ザンパノが罪を認めても、ジェルソミーナが野垂れ死にするのは同じなのだ。


ザンパノのいらだちは「それ」なのだ。

オマエたち(ジェルソミーナ、そして、綱渡り芸人)はオレの罪を糾弾するが、オレが正当な罰を受けたら、オマエ(ジェルソミーナ)は死ぬしかないのだぞ!

オマエ(ジェルソミーナ)を殺したのは、オレじゃない。オマエ(綱渡り芸人)だ!

 

綱渡り芸人の近代啓蒙思想こそが、残酷ながら平穏だった「ケモノの二人旅」を地獄に突き落としたのである。

ジェルソミーナを殺した真犯人は、中途半端で無責任な啓蒙をやらかした綱渡り芸人なのである。 

 
最後にザンパノは号泣する。
ジェルソミーナの死を知って人間性に目覚めて号泣した、と映画の解説はいうけれど、ザンパノは、綱渡り芸人を殺した時点で、もう人間性に目覚めていたように思う。

しかし、ザンパノが人間性に目覚めたことろで、「知恵あるゆえに不幸な人間」になるだけの話だ。

今まで「無知ゆえに不幸を感じないで済んでいるケモノ」だったのに、ザンパノはついに「人間性=近代啓蒙思想=殺したはずの綱渡り芸人」に追いつかれてしまう。

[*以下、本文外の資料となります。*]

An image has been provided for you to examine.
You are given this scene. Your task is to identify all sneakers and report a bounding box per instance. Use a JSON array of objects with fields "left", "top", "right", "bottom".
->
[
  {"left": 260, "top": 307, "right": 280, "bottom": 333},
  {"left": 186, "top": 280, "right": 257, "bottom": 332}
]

人間性という、返しようがない原罪、支払いきれない負債を抱えて、泣くしかないザンパノ。

 

ザンパノは、ジェルソミーナを買ったのがそもそも大間違いだった。

「綱渡り芸人」は、近代という、避けようがない時代の産物だ。必ず、何らかの形で、ジェルソミーナの耳元でささやき、「蒙を啓く」のである。

ジェルソミーナはいつの日か爆発する時限爆弾だった。

 

だから、日本の寅さんは、「ジェルソミーナ」を買わない。

マドンナや妹のさくらとは絶対に一緒には暮らさない。

だから寅さんは49作品も生き続けることができたのだ。

  

ただし、寅さんにも、カメラに写っていない、安宿の布団の中で、ザンパノと同じような「号泣」をした夜はあっただろうが。